■ Records provided
* BEGIN *

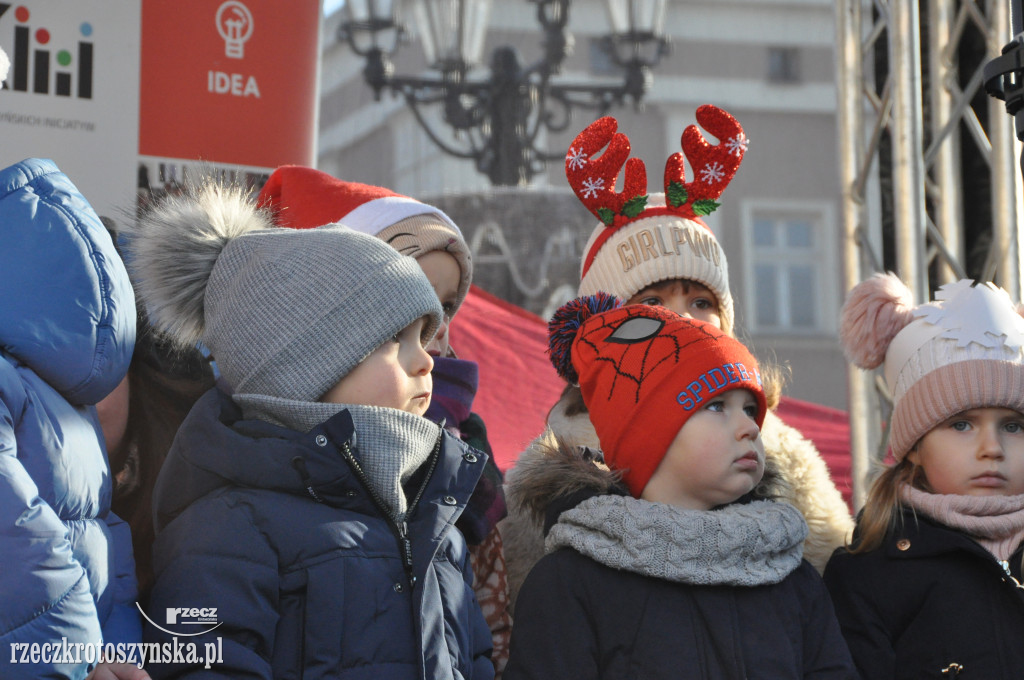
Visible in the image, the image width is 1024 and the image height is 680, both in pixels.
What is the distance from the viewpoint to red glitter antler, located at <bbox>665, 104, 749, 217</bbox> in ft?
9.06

* END *
* BEGIN *

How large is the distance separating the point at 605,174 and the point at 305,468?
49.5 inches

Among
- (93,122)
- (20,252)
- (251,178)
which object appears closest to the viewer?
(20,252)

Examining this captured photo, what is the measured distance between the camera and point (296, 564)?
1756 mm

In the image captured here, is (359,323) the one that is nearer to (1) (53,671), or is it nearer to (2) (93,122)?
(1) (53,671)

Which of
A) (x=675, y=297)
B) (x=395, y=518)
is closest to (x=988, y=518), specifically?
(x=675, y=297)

* END *
* BEGIN *

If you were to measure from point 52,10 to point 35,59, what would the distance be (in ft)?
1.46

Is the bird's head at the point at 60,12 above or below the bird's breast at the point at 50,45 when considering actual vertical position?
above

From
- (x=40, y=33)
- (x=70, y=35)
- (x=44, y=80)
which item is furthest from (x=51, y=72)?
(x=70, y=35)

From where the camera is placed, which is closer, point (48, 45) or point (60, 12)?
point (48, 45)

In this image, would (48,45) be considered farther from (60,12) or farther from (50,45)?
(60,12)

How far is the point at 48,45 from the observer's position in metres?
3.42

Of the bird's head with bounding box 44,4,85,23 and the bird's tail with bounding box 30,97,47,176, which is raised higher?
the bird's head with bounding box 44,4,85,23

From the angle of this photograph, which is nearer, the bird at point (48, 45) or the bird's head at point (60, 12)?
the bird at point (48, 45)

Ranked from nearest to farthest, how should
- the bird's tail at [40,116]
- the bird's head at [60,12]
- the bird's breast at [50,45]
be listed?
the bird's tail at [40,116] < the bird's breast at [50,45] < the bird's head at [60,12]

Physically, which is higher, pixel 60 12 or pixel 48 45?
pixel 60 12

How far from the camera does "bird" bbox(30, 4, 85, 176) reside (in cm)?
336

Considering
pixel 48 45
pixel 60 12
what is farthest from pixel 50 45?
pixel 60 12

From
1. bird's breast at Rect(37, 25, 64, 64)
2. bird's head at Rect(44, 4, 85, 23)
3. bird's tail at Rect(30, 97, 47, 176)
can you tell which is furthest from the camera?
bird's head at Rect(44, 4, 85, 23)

* END *

■ Given instruction
Pull out every line above that contains the string "bbox". Case counts.

■ Exercise solution
What is the distance from the viewpoint to red glitter antler, located at <bbox>665, 104, 749, 217</bbox> in ft?
How far from the camera does "bird" bbox(30, 4, 85, 176) reside (in cm)?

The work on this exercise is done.